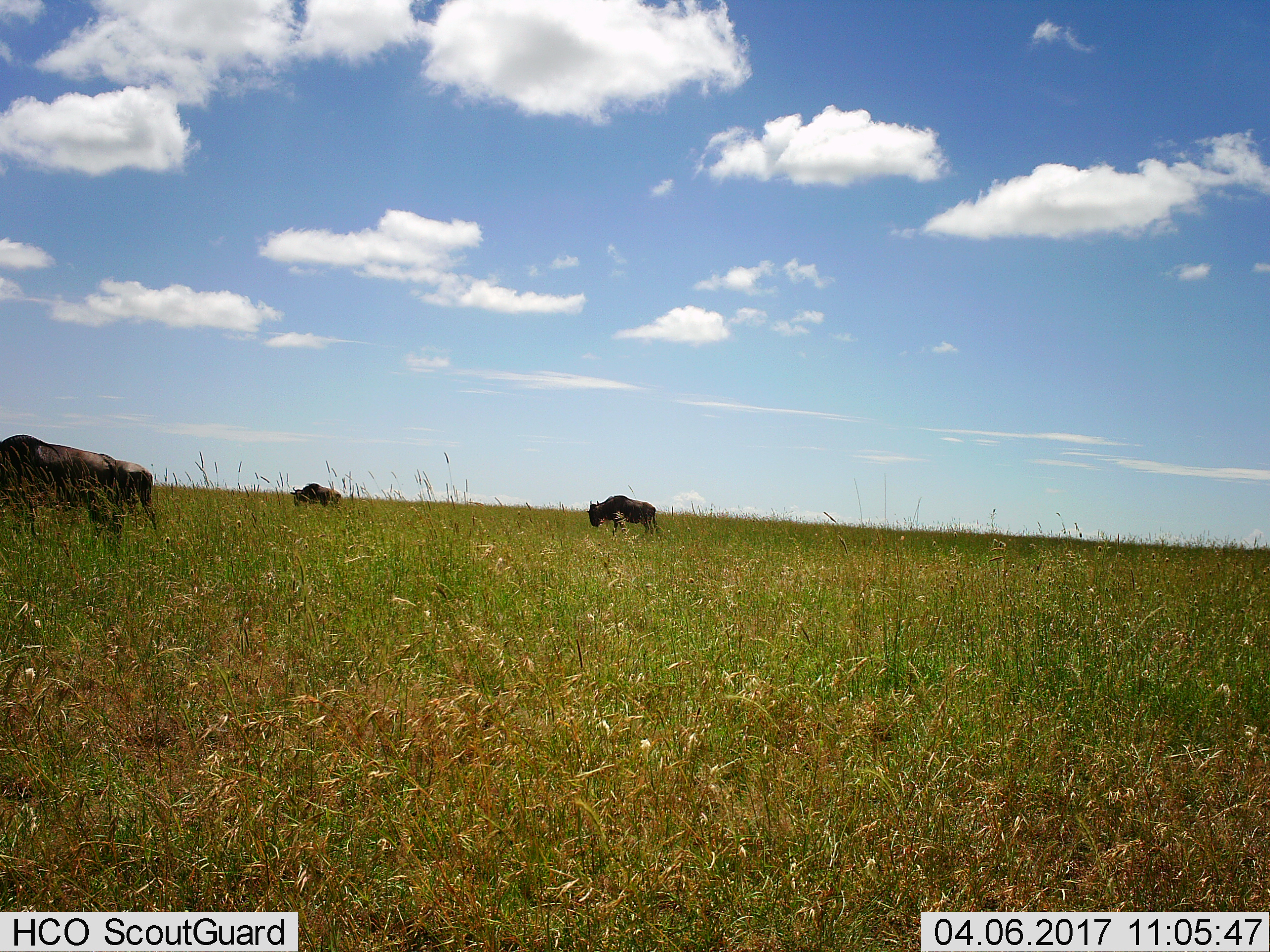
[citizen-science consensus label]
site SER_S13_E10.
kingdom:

==

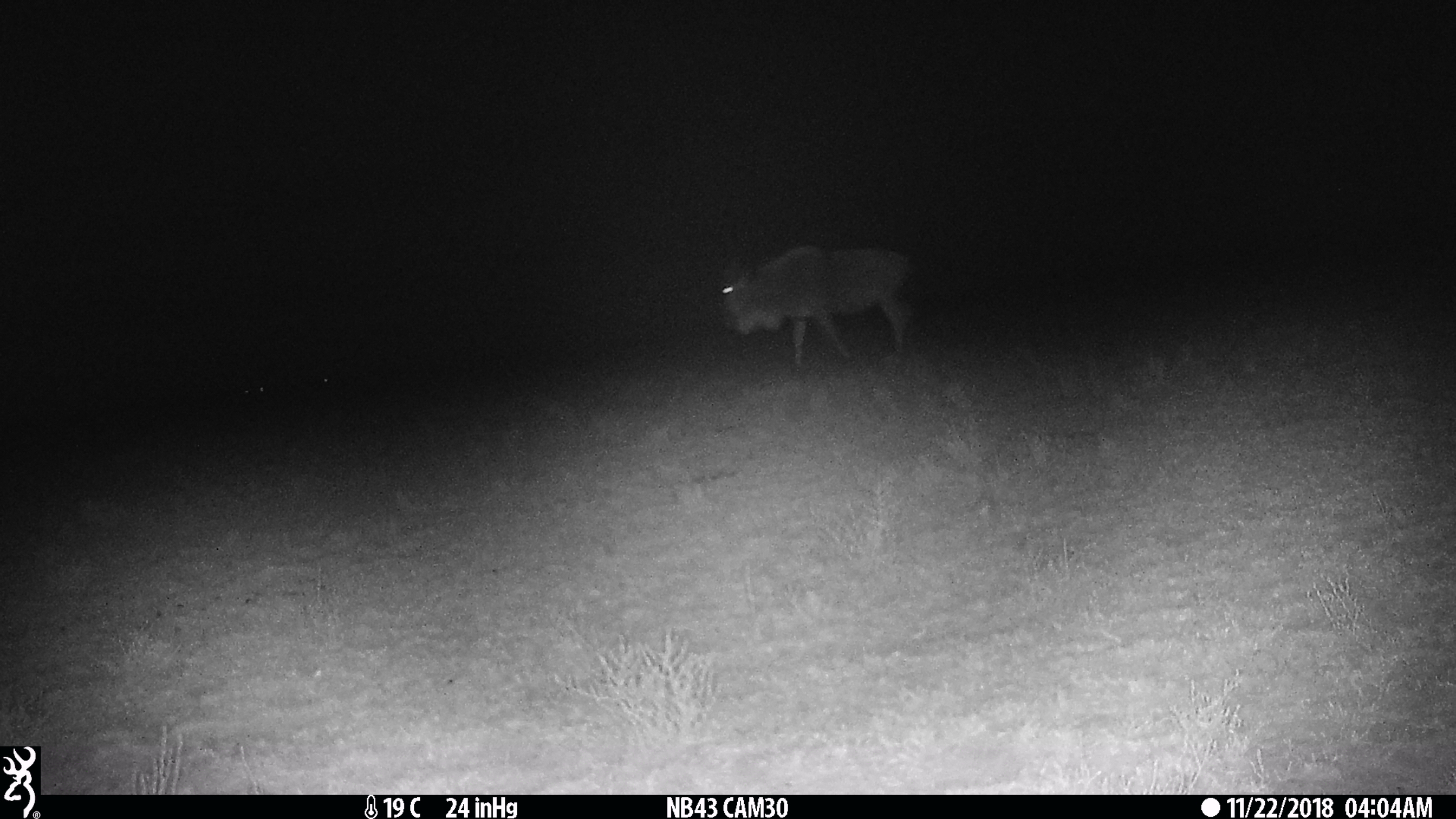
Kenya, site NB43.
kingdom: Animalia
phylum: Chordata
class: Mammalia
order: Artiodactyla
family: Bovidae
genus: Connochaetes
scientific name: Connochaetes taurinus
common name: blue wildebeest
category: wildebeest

- **Exercise prompt**: Starting at the line above that contains "Kenya, site NB43.", write out each line exactly until the line that contains "category: wildebeest" has been written, and stop there.

- **Written solution**:
Kenya, site NB43.
kingdom: Animalia
phylum: Chordata
class: Mammalia
order: Artiodactyla
family: Bovidae
genus: Connochaetes
scientific name: Connochaetes taurinus
common name: blue wildebeest
category: wildebeest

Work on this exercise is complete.